$ Micrograd in Haskell
Hello world! This post is intended to be one of a series to help myself (and hopefully others) learn Haskell.
Let's build a minimal neural network library, inspired by Karpathy's excellent micrograd library.
Here is a quick example we can work with. We have two variables a and b,
which we multiply, add 3 to the result, and then apply the ReLU activation
function. In torch, this can be expressed as:
a = torch.Tensor([-4.0])
b = torch.Tensor([2.0])
c = a * b + 3
d = c.relu()
Unexcitingly, this will yield d = 0 due to the ReLU activation, but I'd like
to keep a non-linearity in the example.
Automatic Differentiation
Autograd (a.k.a autodiff or backprop) is at the heart of many deep learning libraries. It is this basic high-school calculus component that is responsible for all the fancy AI stuff we see today. 1
We want to compute the gradients of d with respect to
a and b. Why? Because we want to know how to change a and b to
move d in a desired direction (often to minimize a loss function).

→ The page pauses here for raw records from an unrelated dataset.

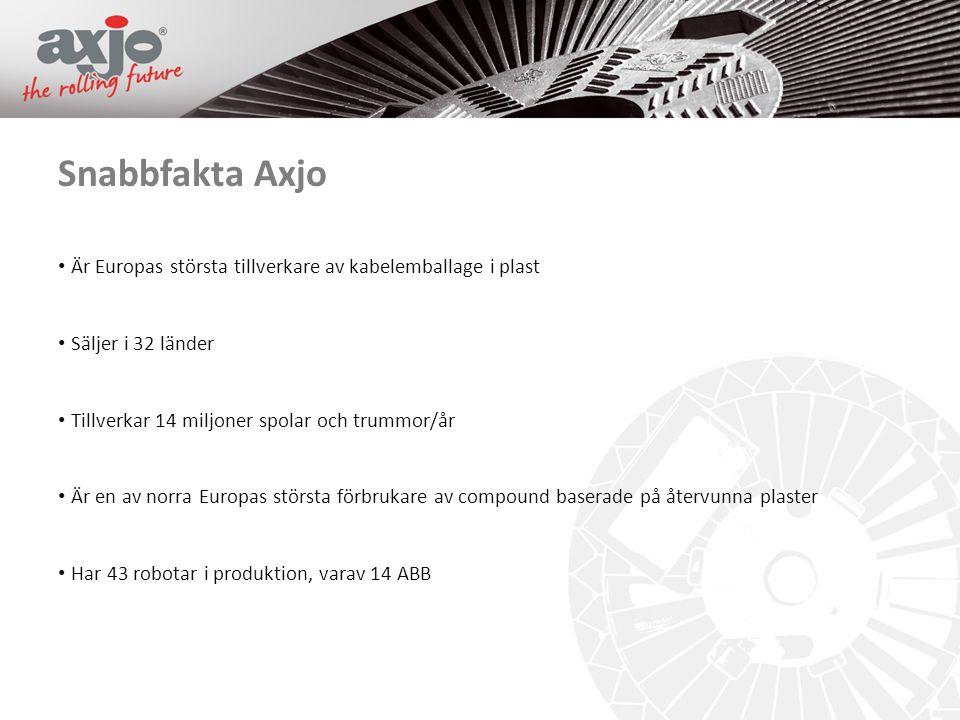 Snabbfakta Axjo Är Europas största tillverkare av kabelemballage i plast Säljer i 32 länder Tillverkar 14 miljoner spolar och trummor/år Är en av norr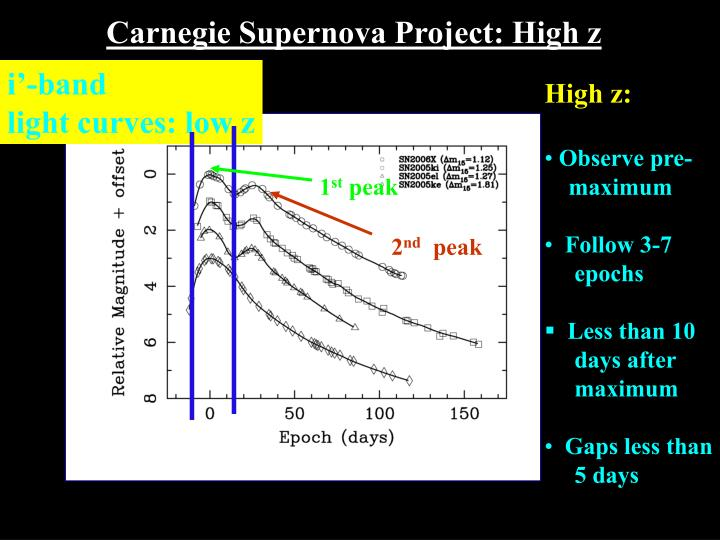 Carnegie Supernova Project: High z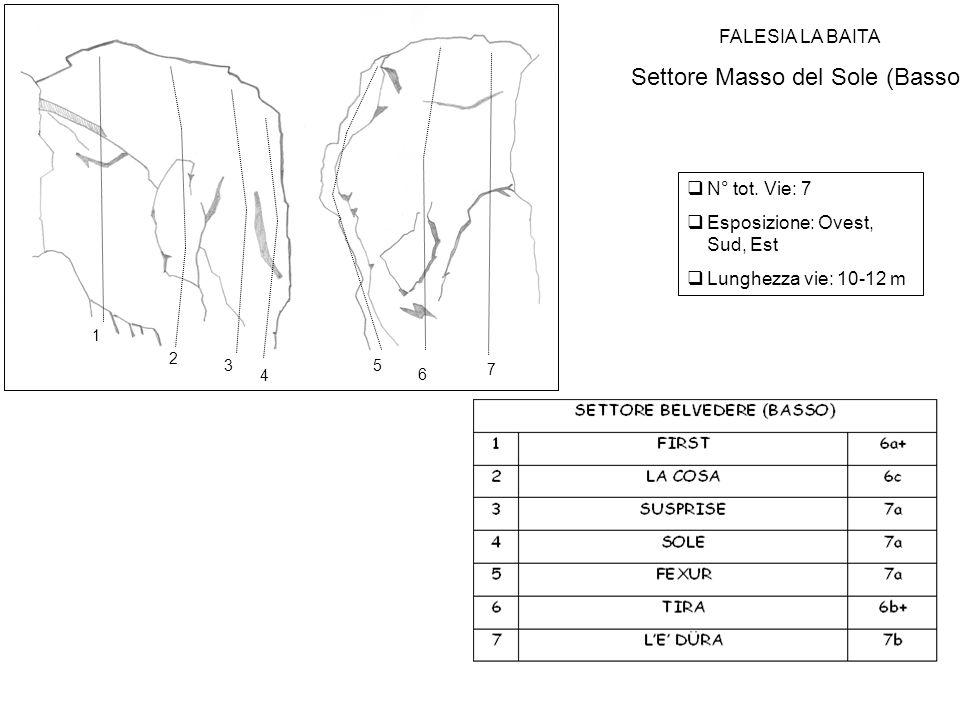 FALESIA LA BAITA Settore Masso del Sole (Basso)  N° tot. Vie: 7  Esposizione: Ovest, Sud, Est  Lunghezza vie: 10-12 m 1 2 3 4 5 6 7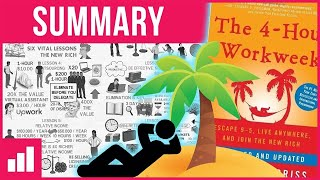 The 4 Hour Work Week Summary By Timothy Ferriss Audiobook!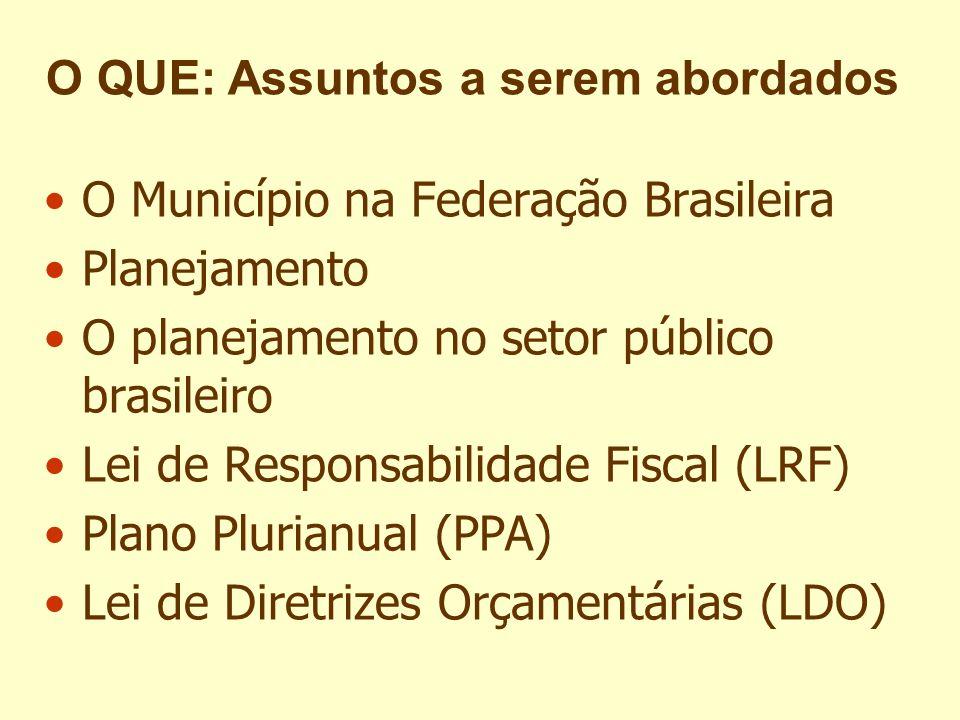 O Município na Federação Brasileira Planejamento O planejamento no setor público brasileiro Lei de Responsabilidade Fiscal (LRF) Plano Plurianual (PPA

This is a repeated application of the chain rule from calculus. We can
determine the gradients of d with c, and then c with a and b. We can
compute this if keep track of the operations we are performing.

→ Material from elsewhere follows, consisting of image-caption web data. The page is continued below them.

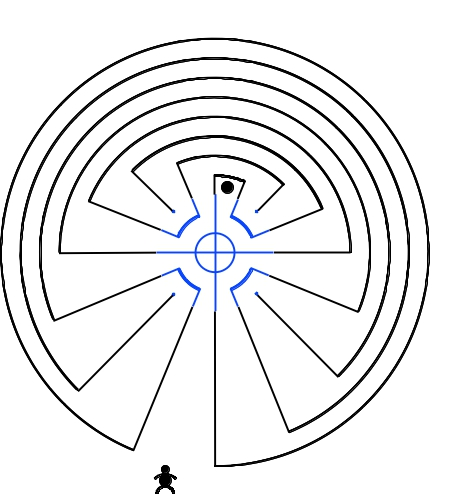 Labyrinth without Auxiliary Figure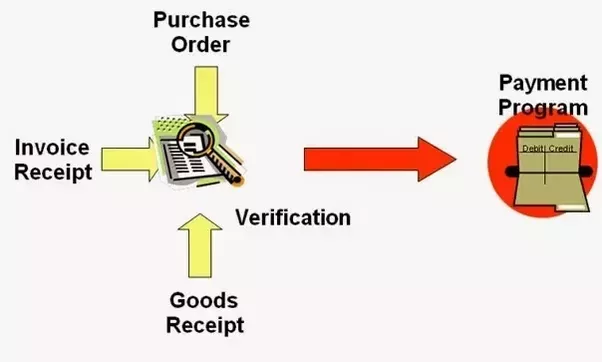 How is the 3 way invoice matching process? Quora
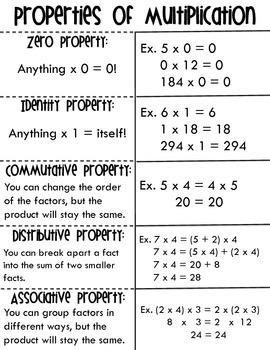 Properties of Multiplication Flipbook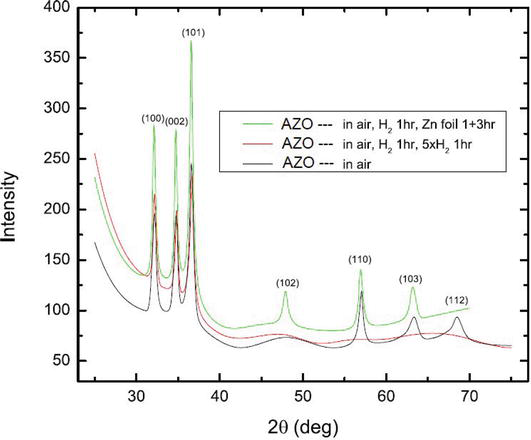 (PDF) Synthesis and characterization of Ca doped ZnO thin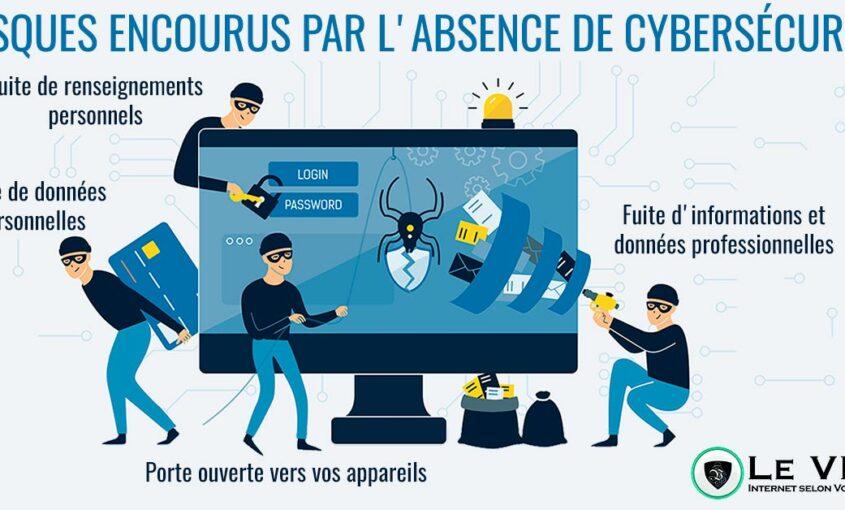 Qu'est-ce que la cybersécurité? Comment nous affecte? | Le VPN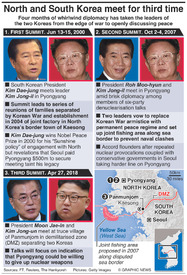 POLITICS: Inter-Korean summits infographic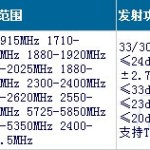 Meizu M465A — версия Meizu m1 с Full HD экраном и 2 ГБ ОЗУ?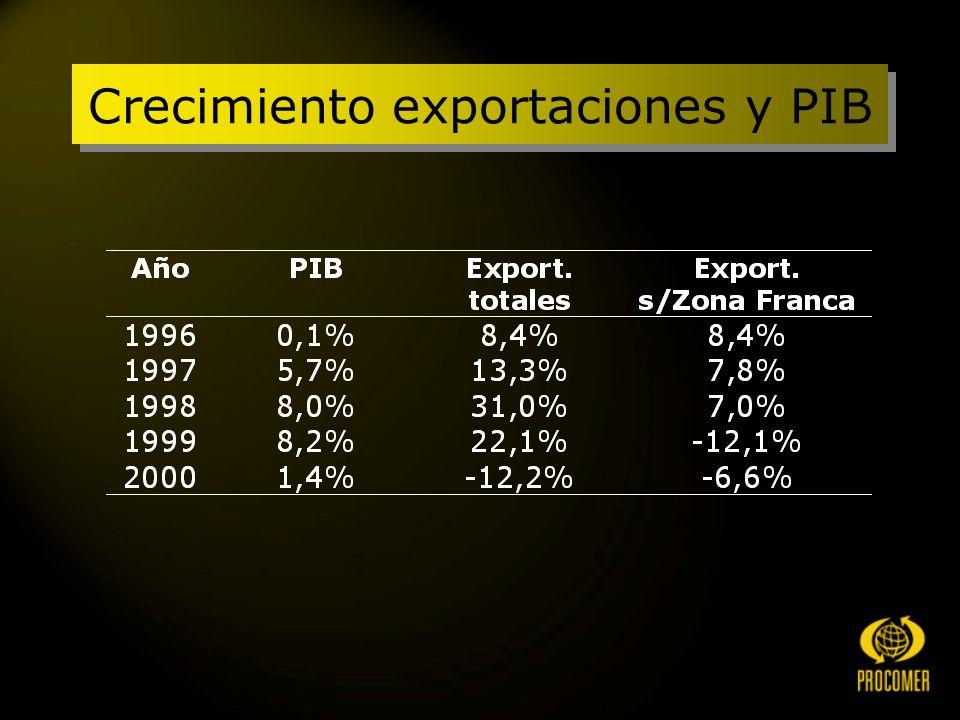 Crecimiento exportaciones y PIB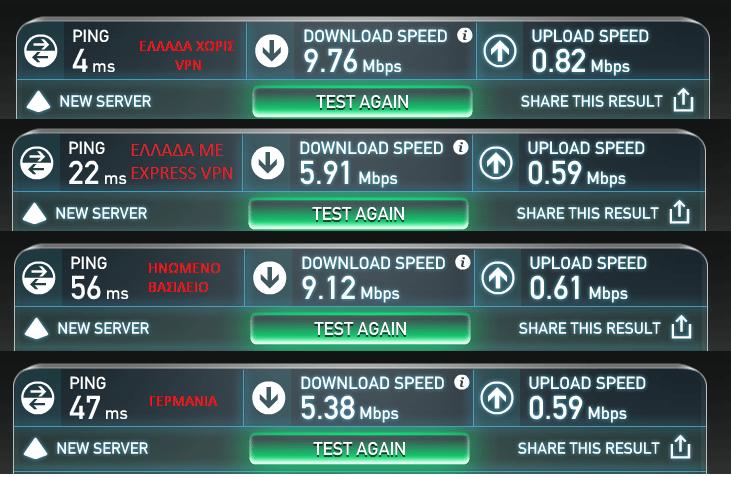 Ταχύτερο VPN με συνδρομή 87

Capturing structure through ADTs
In Haskell, we can use Algebraic Data Types (ADTs) to represent the operations
we perform on our variables. We can define a Op type that can represent
numbers and operations on them.
Here is a guide to setup a Haskell development environment.

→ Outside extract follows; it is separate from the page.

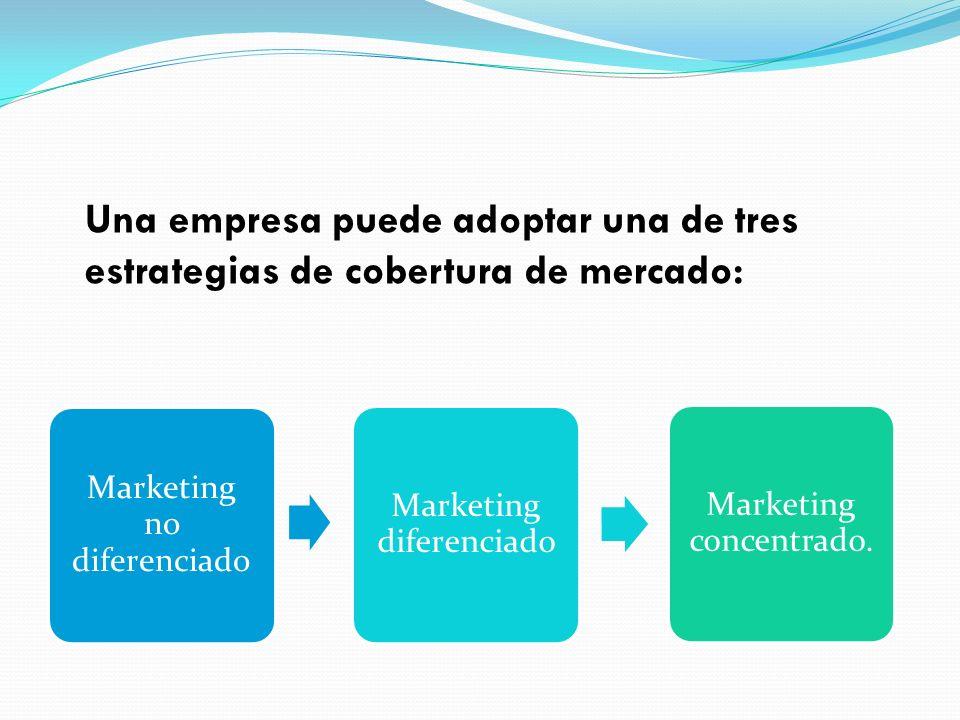 Marketing no diferenciado Marketing diferenciado Marketing concentrado. Una empresa puede adoptar una de tres estrategias de cobertura de mercado:
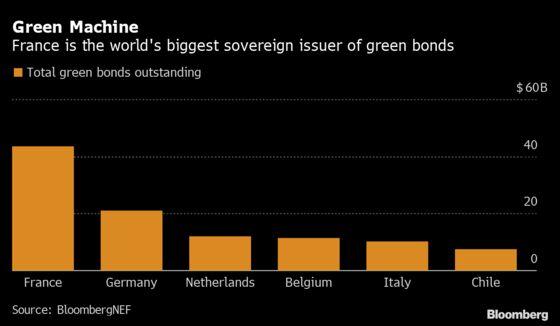 U.K. Seen Winning Premium in World's Biggest Green Bond Sale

Let's fire up GHCi, the interactive Haskell environment, and define our Op
type. You can setup multi-line input section by using :{ and :}.
data Op
= Constant Double
| Var Double
| ReLU Op
| Add Op Op
| Multiply Op Op
| Negate Op
deriving (Eq, Show)
To construct our expression d = ReLU(a * b + 3), we can do:
ghci> a = Var (-4)
ghci> b = Var 2
ghci> c = Add (Multiply a b) (Constant 3)
ghci> d = ReLU c
ghci> d
ReLU (Add (Multiply (Var (-4.0)) (Var 2.0)) (Constant 3.0))
Great! We have captured the structure of our computation. Let's see how we can make it more ergonomic.
Typeclasses
When defining c, it is a bit tedious to write Add and Multiply. It is so
much easier in the python version. We can make our Op type an instance of the
Num typeclass.
It is not required for this tutorial, but if curious, you can read more about Haskell's typeclasses here
instance Num Op where
(+) = Add
(*) = Multiply
negate = Negate
fromInteger n = Var (fromInteger n)
It gives a warning because we have not implemented all the methods in the
Num, but we can ignore that for now. Let's try our brand new Num instance!
ghci> x = 4 + 3
ghci> x == Add (Var 4.0) (Var 3.0)
True
ghci> x == 7
True
Huh? How is x both Add (Var 4.0) (Var 3.0) and 7? Let's check some types:
ghci> :type 3
3 :: Num a => a
ghci> :type x
x :: Num a => a
ghci> :type (==)
(==) :: Eq a => a -> a -> Bool
This starts to make sense. The literals 3 and 4 don't have a concrete type.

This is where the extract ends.